Qualquer um imaginaria diferente, pois quando alguém diz que determinada história é pra boi dormir, logo vem à mente uma deslavada mentira, uma causo sem pé nem cabeça, um proseado desacreditado e que geralmente surge da boca de quem não tem o que fazer. Assim, noutro sentido, história pra boi dormir é aquela que a pessoa apenas ouve, porém sem acreditá-la, pois invencionice de lascar.
E disse o cabra, na maior seriedade do mundo:
Pra fazer boi dormir não é tarefa difícil não. E nem precisa que o bicho esteja com sono, cansado, enfadado ou mesmo adoentado. Do mesmo modo, logo irá adormecer mesmo que não esteja com vontade de sonhar, que uma vaca tenha prometido deitar ao seu lado, que tenha tomado um porre apaixonado pela novilha sedosa.

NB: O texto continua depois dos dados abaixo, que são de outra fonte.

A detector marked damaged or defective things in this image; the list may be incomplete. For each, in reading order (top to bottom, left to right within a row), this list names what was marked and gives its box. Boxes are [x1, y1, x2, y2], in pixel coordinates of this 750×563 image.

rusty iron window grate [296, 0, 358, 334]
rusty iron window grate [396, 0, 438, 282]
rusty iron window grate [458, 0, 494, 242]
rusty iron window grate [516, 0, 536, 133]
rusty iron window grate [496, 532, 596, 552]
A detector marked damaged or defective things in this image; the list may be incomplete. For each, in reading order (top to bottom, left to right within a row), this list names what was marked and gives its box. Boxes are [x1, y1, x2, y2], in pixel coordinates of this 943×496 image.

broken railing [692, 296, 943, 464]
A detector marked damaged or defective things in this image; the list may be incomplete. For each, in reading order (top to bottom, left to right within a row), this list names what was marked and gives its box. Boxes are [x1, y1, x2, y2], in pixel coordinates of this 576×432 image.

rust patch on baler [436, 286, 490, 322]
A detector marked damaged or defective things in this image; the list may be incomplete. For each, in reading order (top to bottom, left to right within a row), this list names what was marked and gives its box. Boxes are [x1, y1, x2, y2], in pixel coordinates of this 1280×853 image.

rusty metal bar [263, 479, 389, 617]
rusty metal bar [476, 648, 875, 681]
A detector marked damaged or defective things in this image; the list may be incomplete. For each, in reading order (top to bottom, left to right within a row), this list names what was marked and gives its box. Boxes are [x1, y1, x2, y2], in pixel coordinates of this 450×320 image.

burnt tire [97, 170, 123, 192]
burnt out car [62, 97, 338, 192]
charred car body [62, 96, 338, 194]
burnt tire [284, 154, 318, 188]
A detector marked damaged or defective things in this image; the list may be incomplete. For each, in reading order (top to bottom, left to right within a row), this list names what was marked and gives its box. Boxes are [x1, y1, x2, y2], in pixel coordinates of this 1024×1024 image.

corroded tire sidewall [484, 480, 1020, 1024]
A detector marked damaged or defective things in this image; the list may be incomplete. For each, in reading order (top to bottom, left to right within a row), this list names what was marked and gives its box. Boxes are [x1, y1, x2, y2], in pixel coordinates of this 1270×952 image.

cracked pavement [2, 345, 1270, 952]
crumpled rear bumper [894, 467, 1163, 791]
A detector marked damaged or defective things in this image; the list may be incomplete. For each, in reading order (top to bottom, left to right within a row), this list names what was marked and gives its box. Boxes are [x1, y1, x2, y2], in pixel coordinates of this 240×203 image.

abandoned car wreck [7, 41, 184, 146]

Na verdade, são muitas maneiras de fazer o bicho dormir de um sono só, de fechar os olhos assim que se derreie no chão, de se imaginar que a inesperada passagem lhe alcançou pelo sono tão profundo que demonstra. Pode zoar trovão, riscar relâmpago, cair trovoada, zunir tempestade e vendaval que o bicho estará no mais profundo dos sonos.
Mas como isso é possível, perguntei, vez que os animais geralmente fecham apenas um olho ao adormecer, deixando o outro sempre à espreita de imprevistos ou estranhos visitantes. Qualquer barulhinho suspeito e ele já está com os dois olhos abertos, completamente acordado, pronto para agir ou fugir.
E a resposta veio num só mugido. E disse que dependia muito da astúcia do dono do bicho, de seu poder de artimanha, de saber ludibriar o animal. Mas tudo para o bem, sem magoá-lo ou feri-lo, sem maltratar sua autoestima nem se sentir com vontade de abandonar o lugar. Mas pra fazer isso é preciso muito cuidado, muito jeito. E disse como seria esse jeito.
Primeiro chegue perto do boi, mas chegue com cuidado, um tanto entristecido, pesaroso, olhando desalentado pro tempo, pro horizonte, como se estivesse quase chorando. E se pude chorar até chore mesmo, de verdade, pois é sempre bom para transmitir realismo ao sentimento do seu animal.
Depois passe a mão por cima do pelo do bicho, alisei-o devagarzinho, pra cima e pra baixo e sempre mais, e em seguida, bem baixinho, vá dizendo que dava tudo na vida pra que o seu animal querido soubesse o quanto estava sofrendo com aquela seca toda, com aquela fome e sede parecendo que não vão acabar mais.
Bicho ouve, bicho sente tudo, tem mais sentimento do que gente. É uma verdade, sabia? Por isso mesmo que a essa altura já deve estar se derretendo por dentro, entristecido demais, sofrendo o mesmo pesar de seu dono. E porque acontece assim, então meio caminho já foi andado para que o bicho logo desabe num sono só.
E daí em diante é fácil demais, basta apenas mostrar sinceridade naquilo que diz, ainda que saiba que está cometendo verdadeiro pecado. Então chegue mais perto da orelha do bicho – sempre passando a mão no seu pelo – e diga que graças a Deus aquele sofrimento todo está chegando ao fim, tanto pra ele como pro seu rebanho, principalmente para aquele pintado, que é o seu boi preferido.
Por fim é só dizer que encomendou uma carrada de palma e farelo, além de um carro-pipa de água, e tudo chegará logo ao amanhecer. E se fosse ele deitava logo para dormir e a noite passar mais rápido. De manhã, quando abrir o olho, certamente já encontrará o alimento e a água que tanto deseja.
É doloroso. É triste demais, é pura maldade do humano para com o animal, mas é assim que funciona. Só que daquela vez não funcionou. O boi, matreiro que só, deitou e fingiu que dormia a sono solto. Quando o seu dono deu as costas ele atravessou a cancela e se meteu mundo afora.
Até hoje o mentiroso procura pelo seu valioso boi. E dizem que jamais encontrará, pois este dorme tão profundamente num lugar distante que não há barulho no mundo que o acorde do seu sonho com uma pastagem verdejante.